Hello,
I write my story in the hope I will lift a heavy weight from my heart.
Around 2 months ago my fiancée suffered an ectopic pregnancy. We have been together a year in March and it was a bit of a whirlwind/lockdown romance. My partner suffered cancer before I met her and as a result of the chemo was always told having children would be a miracle. We never used protection. Our finances were and are horrible and we both still live with our parents. The day we found out she was pregnant wasn’t the happiest day of our lives as it should have been. We were happy but also really struggling to process everything and panicking about how we would raise and support a child on one wage and living apart and everything that went with it. My mother is an alcoholic and so that played a heavy part in our minds. We talked and talked, panicked and took multiple tests, struggling to believe it was true.
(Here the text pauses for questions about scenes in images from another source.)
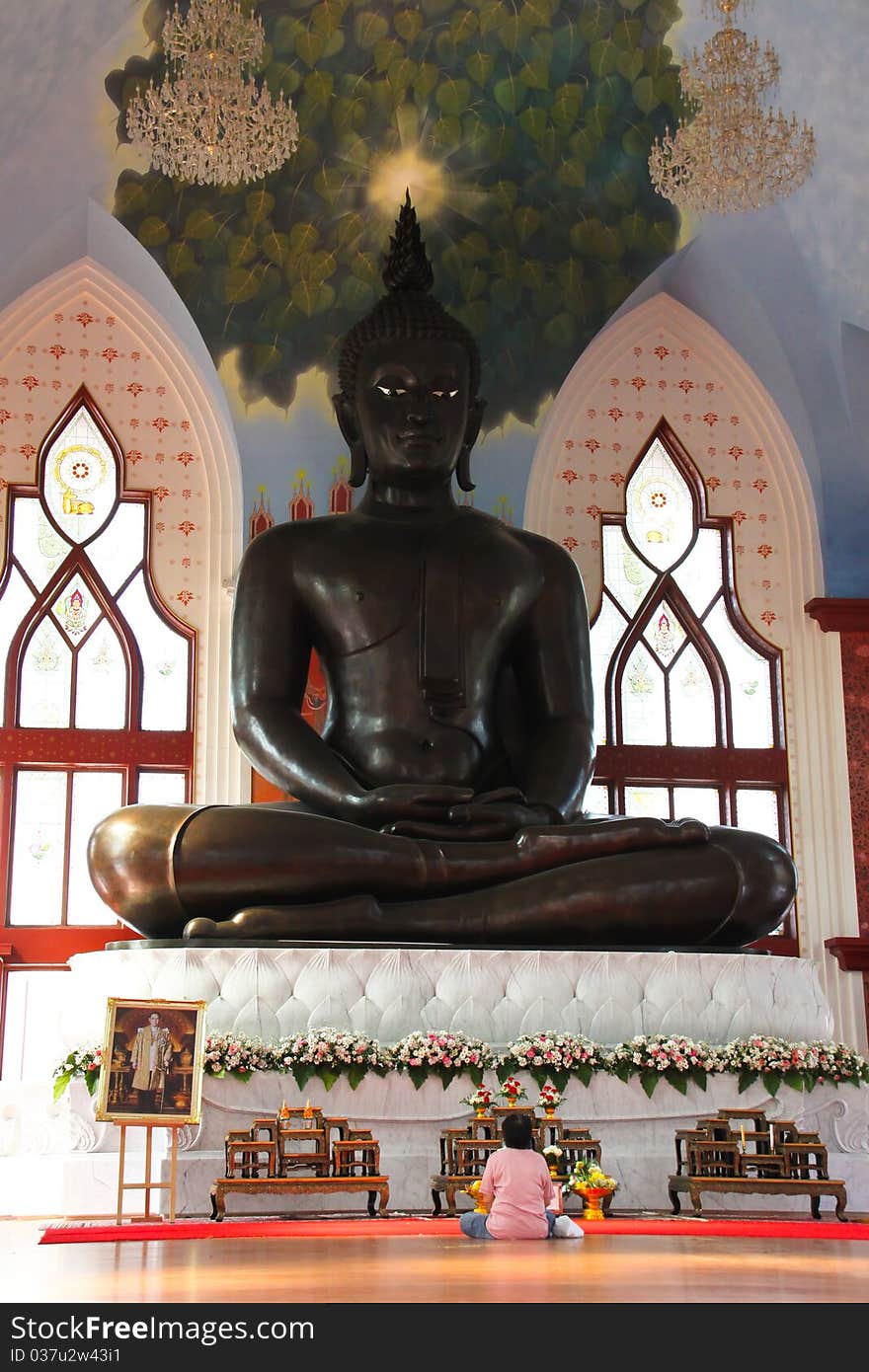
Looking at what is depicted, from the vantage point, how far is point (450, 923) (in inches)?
229

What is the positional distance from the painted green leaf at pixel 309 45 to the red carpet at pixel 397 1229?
22.7 feet

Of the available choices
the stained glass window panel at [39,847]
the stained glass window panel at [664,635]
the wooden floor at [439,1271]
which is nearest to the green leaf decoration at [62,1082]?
the wooden floor at [439,1271]

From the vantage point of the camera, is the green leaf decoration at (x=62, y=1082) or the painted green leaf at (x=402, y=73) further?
the painted green leaf at (x=402, y=73)

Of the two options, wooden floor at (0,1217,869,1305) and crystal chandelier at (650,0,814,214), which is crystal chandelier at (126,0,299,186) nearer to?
crystal chandelier at (650,0,814,214)

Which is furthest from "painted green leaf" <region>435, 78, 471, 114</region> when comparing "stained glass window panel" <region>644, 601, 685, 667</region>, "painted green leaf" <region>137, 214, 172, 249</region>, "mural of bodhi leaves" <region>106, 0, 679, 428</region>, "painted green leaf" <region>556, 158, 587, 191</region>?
"stained glass window panel" <region>644, 601, 685, 667</region>

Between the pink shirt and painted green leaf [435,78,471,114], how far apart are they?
7192 millimetres

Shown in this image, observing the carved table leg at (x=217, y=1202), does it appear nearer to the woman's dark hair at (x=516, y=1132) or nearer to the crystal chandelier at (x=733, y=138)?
the woman's dark hair at (x=516, y=1132)

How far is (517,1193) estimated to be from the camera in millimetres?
3594

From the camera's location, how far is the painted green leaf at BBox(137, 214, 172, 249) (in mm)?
9273

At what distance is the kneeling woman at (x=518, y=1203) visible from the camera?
11.7ft

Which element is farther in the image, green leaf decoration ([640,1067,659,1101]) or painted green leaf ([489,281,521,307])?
painted green leaf ([489,281,521,307])

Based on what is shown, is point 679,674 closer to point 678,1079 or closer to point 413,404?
point 413,404
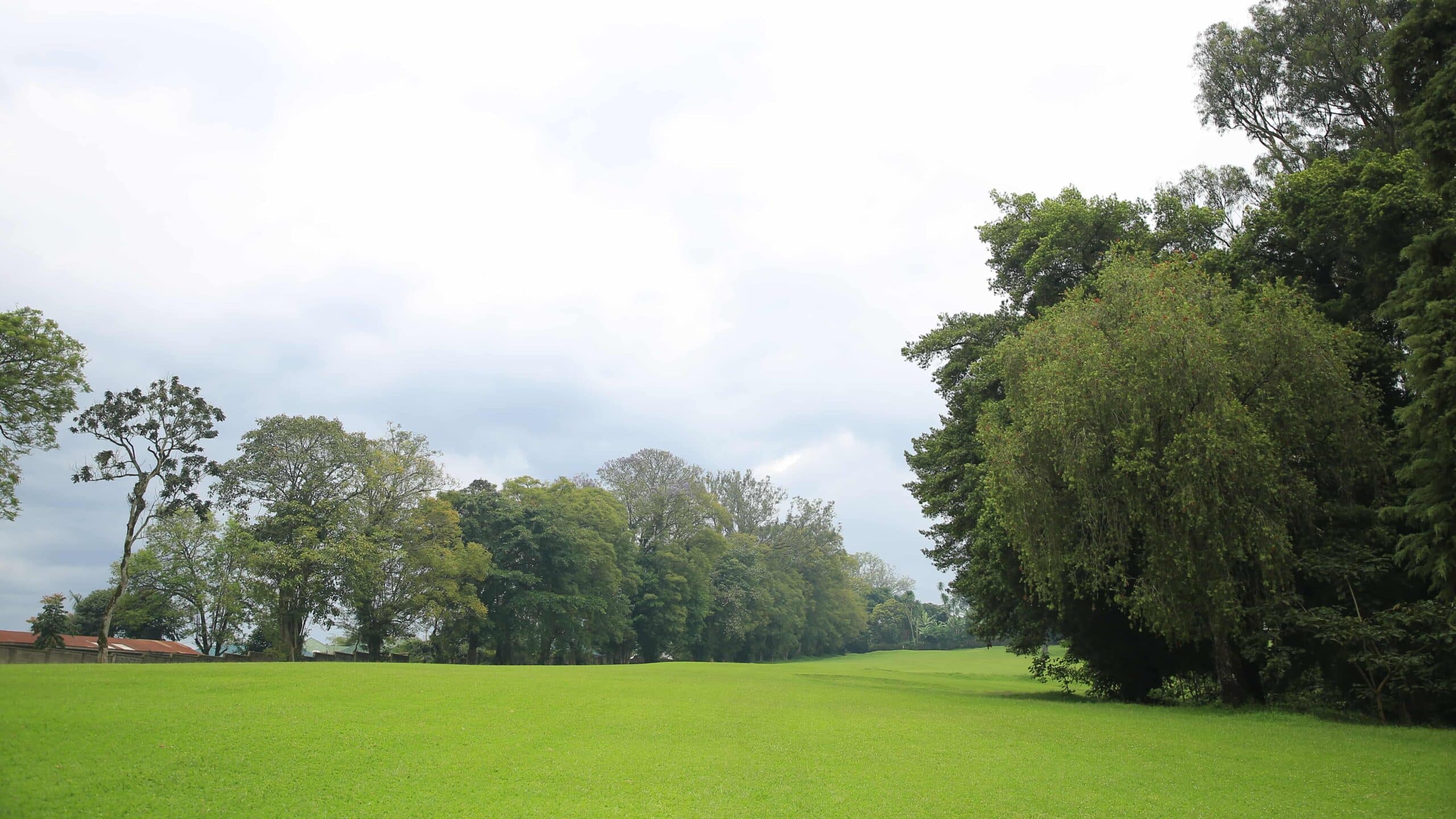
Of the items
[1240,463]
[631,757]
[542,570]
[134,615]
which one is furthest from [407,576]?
[1240,463]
We settled on a decision that for our life’s and the sake of our child that an abortion would be the best option. Shortly after my partner took unwell and had to be rushed to hospital, the gp at the time believed it simply to be a urine infection. When she arrived at hospital the doctors did there scans and found out she was having an ectopic pregnancy. It was due to an issue with her Fallopian tubes. I know this is the medical diagnosis and I know that if push came to shove we could never have an abortion but I still can’t shake the feeling of guilt. I can help but feel we were punished for having those thoughts and someone out there believed that we were not worthy of children. I blame myself for not using protection. It kills me everyday to think of how silly we were and what we lost as a result.